帯とけの古今和歌集

鶴のよわいを賜ったというおうなの古今伝授。鎌倉時代に秘伝となって埋もれた和歌の艶なる情がよみがえる。

帯とけの古今和歌集 巻第八 離別歌 390~391

2009-05-22 07:21:34 | 和歌

   



 貫之、藤原兼輔の別れ歌。心におかしきところを添え人を快くして、送る歌。併せて、「枕草子」の、宮の乳母との別れの御歌を聞いて頂きましょう。


  古今和歌集 巻第八 離別歌
       390~391


390
 藤原のこれをかがむさしのすけにまかりける時に、おくりにあふさかをこゆとてよめる
                貫 之
 かつこえてわかれも行くかあふ坂は 人だのめなる名にこそありけれ

 藤原のこれおかが武蔵の国の介に赴任して行った時に、見送りのために逢坂を越えるということで詠んだ歌
 たちまち越えて、別れて行くのか、逢坂は頼み甲斐のない名であったなあ……たちまち越えて離れてゆくのか、合坂は、頼りない名だったなあ

 「かつ…すぐに…たちまち」「逢坂…関所のあった山坂の名…合坂…和合の山坂…越えれば合う身または京、みやこ」「人だのめ…頼りにさせてその実のない…他人が頼りの頼りなさ」「名…なまえ…名目…虚名」。

 上一首。逢坂に寄せた餞別の歌。ひととおとこの合う山ばのはかなさを、心にをかしきところとして添えた。



391
 おほえのちふるがこしへまかりけるむまのはなむけによめる
            藤原兼輔朝臣
 きみがゆくこしのしら山しらねども 雪のまにまにあとはたづねん

 大江千古が越路へ下って行ったとき餞別に詠んだ歌 
 君が行く越路の白山、知らないけれど、雪の行き跡にしたがって訪ねて行こう……君がゆく越しの白い山ばは、しら根ども
置く白ゆきのままに、跡は尋ねるよ。

 「越の白山…地名と山の名、戯れる」「越…越路…山ば越す」「白山…男山…男の思いが積もった山ば」「白…男の色」「ゆき…行き…雪…おとこ白ゆき…おとこの情念」しらね…知らぬ…白ね」「根…おとこ」「ども…親しみを表わす」「まにまに…に従って…につれて」。

 上一首。越の白山に寄せた、餞別の歌。

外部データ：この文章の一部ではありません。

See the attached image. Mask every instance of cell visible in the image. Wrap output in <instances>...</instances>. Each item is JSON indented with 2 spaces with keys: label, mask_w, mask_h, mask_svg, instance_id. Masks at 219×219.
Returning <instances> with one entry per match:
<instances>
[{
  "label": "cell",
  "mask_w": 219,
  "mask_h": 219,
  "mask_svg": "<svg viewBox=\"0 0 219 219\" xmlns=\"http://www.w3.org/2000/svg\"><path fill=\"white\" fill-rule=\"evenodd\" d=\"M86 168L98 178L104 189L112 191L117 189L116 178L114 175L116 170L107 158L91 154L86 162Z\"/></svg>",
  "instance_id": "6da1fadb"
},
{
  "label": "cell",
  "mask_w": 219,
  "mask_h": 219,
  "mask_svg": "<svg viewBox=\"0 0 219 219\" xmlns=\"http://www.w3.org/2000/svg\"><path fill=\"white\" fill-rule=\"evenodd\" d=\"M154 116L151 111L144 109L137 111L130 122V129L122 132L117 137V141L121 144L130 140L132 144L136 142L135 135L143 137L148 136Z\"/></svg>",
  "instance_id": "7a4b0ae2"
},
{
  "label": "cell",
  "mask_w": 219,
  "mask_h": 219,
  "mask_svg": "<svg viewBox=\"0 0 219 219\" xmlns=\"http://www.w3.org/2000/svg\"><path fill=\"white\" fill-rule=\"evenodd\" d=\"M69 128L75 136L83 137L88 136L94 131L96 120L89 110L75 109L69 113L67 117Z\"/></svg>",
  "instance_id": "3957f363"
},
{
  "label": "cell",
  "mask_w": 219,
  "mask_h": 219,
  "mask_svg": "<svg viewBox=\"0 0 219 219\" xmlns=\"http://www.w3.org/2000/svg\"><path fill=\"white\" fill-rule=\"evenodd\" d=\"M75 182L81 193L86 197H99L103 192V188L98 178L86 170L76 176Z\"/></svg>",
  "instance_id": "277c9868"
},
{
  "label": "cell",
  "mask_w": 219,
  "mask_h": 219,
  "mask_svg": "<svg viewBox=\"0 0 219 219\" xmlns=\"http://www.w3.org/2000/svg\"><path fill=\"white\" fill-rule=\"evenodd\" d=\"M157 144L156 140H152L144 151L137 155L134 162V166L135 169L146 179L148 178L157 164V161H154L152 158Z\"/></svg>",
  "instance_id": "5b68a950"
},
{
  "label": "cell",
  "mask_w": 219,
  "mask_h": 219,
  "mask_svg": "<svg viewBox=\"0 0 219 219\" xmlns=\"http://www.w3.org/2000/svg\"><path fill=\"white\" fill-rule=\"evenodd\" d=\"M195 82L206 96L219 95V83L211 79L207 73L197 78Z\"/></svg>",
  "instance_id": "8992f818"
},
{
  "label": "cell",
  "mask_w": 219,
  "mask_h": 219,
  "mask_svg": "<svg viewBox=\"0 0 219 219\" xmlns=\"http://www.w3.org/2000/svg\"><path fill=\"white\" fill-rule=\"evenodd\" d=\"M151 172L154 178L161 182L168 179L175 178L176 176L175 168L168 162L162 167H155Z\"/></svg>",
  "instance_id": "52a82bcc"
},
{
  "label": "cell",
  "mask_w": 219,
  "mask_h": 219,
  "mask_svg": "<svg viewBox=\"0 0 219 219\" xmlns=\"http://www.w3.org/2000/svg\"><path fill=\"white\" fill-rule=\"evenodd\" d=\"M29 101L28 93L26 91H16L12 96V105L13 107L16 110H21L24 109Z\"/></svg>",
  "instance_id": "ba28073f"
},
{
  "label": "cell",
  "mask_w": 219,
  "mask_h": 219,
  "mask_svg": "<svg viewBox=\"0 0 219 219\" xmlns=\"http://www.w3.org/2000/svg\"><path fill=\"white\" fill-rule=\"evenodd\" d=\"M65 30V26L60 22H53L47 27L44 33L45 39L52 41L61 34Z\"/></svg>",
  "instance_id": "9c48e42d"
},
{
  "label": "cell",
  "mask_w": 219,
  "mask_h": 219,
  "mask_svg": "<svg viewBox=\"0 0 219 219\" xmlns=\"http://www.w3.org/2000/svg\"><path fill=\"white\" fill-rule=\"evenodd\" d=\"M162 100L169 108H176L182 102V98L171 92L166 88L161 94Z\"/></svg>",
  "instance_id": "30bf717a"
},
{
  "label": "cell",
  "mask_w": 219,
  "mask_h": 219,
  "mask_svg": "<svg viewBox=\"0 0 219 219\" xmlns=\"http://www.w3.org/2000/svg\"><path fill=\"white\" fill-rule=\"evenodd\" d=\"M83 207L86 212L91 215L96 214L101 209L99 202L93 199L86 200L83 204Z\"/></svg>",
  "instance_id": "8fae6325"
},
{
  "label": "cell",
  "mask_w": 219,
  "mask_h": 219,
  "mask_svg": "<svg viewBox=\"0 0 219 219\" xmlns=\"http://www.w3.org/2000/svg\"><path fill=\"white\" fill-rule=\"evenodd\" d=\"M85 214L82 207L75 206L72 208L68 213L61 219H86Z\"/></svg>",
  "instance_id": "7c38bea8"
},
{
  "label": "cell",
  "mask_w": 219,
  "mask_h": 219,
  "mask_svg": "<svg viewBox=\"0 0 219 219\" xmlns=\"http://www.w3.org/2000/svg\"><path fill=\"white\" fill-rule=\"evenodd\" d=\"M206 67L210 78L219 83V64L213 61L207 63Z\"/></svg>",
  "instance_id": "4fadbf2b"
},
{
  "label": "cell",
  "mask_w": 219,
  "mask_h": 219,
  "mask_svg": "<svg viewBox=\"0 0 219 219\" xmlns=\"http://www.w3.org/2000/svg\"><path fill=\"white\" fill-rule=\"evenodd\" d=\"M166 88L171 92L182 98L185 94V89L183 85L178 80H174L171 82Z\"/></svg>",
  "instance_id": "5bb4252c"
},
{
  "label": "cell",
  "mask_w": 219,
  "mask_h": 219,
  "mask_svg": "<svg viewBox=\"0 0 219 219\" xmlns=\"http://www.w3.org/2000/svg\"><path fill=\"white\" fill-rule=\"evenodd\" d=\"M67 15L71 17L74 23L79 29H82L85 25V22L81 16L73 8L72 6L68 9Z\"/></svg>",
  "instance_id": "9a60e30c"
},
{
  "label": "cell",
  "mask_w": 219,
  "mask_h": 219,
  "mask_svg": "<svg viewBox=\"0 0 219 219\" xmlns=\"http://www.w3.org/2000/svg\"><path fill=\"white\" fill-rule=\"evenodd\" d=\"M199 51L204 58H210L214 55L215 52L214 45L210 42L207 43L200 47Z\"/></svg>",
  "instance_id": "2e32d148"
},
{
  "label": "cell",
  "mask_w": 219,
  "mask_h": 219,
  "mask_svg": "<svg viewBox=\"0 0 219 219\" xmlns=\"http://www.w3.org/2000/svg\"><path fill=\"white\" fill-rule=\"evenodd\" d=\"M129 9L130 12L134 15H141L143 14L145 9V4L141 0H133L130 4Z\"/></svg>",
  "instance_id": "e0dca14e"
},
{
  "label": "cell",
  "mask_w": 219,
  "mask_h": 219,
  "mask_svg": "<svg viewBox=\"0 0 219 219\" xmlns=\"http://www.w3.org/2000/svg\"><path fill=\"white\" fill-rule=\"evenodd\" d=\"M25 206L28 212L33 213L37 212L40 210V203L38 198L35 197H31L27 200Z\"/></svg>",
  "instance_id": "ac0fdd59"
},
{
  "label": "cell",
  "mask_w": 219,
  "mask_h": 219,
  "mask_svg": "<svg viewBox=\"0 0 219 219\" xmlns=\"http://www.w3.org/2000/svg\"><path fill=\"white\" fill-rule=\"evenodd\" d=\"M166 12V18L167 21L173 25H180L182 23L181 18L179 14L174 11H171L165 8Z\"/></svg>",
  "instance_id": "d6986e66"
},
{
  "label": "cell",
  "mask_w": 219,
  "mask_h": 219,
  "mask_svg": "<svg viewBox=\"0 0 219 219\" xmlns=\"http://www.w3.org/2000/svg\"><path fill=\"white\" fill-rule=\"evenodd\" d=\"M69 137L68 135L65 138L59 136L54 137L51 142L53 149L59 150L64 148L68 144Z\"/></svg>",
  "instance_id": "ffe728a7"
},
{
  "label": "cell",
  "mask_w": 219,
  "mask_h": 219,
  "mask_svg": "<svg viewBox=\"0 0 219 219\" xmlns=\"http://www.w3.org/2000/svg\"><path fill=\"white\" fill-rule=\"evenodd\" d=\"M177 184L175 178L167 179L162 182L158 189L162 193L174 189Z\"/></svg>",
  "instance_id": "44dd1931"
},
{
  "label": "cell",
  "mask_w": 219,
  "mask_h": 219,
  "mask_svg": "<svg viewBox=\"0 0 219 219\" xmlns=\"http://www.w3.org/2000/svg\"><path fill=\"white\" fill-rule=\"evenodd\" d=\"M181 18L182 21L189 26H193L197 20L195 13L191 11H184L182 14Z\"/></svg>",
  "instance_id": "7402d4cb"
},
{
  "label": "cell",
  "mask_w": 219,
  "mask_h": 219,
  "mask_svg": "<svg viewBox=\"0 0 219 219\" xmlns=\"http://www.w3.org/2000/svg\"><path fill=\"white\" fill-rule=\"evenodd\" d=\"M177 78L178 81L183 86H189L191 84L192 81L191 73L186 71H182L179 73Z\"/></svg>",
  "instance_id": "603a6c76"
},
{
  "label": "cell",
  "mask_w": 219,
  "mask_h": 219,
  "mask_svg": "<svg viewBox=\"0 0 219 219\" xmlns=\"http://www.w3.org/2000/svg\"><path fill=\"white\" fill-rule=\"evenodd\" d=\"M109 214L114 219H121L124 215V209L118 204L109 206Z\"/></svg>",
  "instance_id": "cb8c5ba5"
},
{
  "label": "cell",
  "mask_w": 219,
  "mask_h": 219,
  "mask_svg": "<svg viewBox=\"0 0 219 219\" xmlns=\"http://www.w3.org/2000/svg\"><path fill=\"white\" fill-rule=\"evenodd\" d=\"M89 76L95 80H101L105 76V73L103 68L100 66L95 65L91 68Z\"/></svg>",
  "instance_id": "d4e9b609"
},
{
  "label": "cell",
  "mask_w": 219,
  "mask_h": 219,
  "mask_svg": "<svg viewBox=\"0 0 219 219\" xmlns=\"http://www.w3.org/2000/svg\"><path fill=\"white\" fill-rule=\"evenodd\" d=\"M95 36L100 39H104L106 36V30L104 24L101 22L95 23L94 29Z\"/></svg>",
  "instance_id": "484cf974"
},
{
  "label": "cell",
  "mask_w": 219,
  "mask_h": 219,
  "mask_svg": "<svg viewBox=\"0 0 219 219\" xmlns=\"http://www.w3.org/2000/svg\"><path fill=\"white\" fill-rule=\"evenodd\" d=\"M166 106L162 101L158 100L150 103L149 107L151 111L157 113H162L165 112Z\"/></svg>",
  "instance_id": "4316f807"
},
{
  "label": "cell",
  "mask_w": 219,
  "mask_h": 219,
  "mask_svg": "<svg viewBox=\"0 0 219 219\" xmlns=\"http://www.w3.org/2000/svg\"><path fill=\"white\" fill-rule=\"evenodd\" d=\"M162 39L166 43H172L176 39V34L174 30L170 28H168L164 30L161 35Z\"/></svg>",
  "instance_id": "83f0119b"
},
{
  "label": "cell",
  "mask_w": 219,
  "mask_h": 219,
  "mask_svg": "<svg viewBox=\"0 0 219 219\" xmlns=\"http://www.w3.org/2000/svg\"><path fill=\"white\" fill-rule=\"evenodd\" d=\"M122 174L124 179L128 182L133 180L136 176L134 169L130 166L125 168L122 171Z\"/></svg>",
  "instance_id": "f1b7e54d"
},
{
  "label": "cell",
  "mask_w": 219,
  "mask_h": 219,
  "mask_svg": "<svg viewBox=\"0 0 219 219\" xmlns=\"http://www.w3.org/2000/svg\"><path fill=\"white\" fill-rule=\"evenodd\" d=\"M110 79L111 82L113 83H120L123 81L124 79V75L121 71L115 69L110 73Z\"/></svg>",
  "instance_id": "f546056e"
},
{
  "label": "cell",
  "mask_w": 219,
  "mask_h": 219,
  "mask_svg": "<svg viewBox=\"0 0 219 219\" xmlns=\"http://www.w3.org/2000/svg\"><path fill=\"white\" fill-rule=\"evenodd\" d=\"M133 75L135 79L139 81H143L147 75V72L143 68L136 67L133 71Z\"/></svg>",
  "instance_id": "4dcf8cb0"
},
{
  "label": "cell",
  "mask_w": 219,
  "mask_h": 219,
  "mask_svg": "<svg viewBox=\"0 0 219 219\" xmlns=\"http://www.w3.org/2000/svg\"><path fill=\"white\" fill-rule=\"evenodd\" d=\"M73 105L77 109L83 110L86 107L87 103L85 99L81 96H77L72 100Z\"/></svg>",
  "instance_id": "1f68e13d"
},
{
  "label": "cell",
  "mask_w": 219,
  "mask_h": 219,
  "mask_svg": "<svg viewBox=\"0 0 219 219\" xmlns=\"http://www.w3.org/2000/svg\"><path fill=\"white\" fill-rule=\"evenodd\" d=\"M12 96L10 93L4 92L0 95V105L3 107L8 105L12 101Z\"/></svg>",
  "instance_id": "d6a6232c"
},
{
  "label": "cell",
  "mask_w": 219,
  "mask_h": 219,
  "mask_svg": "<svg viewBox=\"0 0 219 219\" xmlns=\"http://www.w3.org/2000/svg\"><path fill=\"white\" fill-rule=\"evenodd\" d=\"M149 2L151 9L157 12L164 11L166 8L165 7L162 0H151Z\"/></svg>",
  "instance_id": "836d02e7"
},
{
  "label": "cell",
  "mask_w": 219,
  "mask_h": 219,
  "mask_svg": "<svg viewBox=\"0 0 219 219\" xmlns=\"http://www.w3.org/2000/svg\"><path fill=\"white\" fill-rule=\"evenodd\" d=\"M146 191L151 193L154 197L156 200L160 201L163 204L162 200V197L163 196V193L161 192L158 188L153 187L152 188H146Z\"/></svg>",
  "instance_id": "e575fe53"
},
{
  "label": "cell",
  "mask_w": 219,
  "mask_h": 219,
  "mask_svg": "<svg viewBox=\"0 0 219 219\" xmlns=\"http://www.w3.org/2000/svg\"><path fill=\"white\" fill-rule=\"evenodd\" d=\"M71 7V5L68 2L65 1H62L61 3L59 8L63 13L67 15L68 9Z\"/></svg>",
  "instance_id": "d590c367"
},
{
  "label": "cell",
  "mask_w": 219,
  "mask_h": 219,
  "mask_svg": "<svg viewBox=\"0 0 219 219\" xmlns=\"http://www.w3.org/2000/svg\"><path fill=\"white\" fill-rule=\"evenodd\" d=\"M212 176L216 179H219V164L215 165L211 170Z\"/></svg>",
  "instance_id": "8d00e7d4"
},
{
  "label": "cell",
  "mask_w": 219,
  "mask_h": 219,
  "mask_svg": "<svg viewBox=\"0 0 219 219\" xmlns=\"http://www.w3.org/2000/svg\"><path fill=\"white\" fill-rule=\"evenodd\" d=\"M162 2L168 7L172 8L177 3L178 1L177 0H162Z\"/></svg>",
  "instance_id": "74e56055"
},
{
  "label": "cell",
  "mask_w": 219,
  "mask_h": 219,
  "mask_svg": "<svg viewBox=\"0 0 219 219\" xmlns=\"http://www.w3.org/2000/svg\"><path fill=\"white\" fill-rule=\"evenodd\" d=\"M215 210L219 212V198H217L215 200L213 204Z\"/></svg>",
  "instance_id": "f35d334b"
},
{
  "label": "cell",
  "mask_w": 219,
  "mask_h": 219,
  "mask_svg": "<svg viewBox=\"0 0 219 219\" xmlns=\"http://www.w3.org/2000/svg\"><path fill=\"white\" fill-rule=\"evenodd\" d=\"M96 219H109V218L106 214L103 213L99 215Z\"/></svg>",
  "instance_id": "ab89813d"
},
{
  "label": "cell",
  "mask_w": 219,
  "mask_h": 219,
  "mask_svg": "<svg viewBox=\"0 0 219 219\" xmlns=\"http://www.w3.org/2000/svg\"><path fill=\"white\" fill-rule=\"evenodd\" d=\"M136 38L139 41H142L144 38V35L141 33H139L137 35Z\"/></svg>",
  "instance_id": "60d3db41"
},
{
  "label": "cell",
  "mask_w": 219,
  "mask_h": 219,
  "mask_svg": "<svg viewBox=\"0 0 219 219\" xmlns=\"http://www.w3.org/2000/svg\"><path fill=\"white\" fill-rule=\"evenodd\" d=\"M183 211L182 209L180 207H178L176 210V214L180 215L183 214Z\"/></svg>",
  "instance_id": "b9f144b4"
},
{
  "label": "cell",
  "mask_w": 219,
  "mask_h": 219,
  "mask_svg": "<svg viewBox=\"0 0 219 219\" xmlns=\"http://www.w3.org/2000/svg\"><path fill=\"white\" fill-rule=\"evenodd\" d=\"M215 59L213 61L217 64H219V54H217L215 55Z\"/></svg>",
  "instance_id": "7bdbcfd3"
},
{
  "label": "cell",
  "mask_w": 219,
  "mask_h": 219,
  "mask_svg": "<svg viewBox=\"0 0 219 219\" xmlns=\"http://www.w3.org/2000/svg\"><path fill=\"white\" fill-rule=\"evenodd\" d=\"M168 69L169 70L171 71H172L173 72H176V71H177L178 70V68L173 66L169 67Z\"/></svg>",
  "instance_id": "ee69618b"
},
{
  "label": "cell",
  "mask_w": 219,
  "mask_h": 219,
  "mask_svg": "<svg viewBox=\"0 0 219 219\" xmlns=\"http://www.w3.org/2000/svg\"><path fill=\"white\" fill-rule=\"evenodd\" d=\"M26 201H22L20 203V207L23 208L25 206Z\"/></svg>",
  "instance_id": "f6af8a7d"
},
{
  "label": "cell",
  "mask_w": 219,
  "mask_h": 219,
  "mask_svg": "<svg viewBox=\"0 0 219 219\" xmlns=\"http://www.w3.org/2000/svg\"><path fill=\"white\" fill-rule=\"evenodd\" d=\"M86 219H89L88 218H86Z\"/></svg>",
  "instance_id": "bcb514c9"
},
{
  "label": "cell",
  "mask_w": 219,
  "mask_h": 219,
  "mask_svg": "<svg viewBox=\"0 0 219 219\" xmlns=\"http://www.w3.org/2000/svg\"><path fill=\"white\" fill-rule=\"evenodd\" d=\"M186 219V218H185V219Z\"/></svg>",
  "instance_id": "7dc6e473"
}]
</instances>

つもったおとこ白ゆきの跡を尋ねゆくが、心におかしきところ。

 別れの思いにはいろいろあって、まことの惜別もあれば、儀礼の惜別もあり、立つ日も聞きたくないという腹立たしい別れもあった。



  扇にお書きになった別れの御歌

  中宮の御乳母は大夫の位を得ていつまでもお側にお仕えして当然のお方ながら、落日の主家は、いまや望月の道長の威光に抗せるはずもなく、みな人は蝶よ花よといそぎその方に去って行く頃、御乳母の大夫の命婦は日向の国に下って行った。

 宮より給わされる扇の中に、片面には日うららかにさした田舎の舘など多く描いてあって、もう片面は、京のさるべき所で、雨のひどく降るところに、
 あかねさす日に向かひても思ひいでよ みやこははれぬながめすらんと
御手にて、お書きになられる。とってもあわれである。このようなお方を見置きたてまつりてよ、行けるものだろうか。(枕草子223)

 あかねさす日向に向って行っても、思い出してよ、都は晴れぬ長雨してるだろうと……赤ねさす日に向かってもうららかでも思い出してよ、都の宮こは、はれぬ思いに沈んでいると。

 「あふぎ…扇…逢う気…逢いたい」
「あかねさす…枕詞、戯れる。茜さす、赤根さす」「赤…元気色」「根…おとこ」「都…宮こ…ものの極み…感の極み」「ながめ…長雨…もの思いに耽る…もの思いに沈む」。

         伝授 清原のおうな

 鶴の齢を賜ったという媼の古今伝授を書き記している。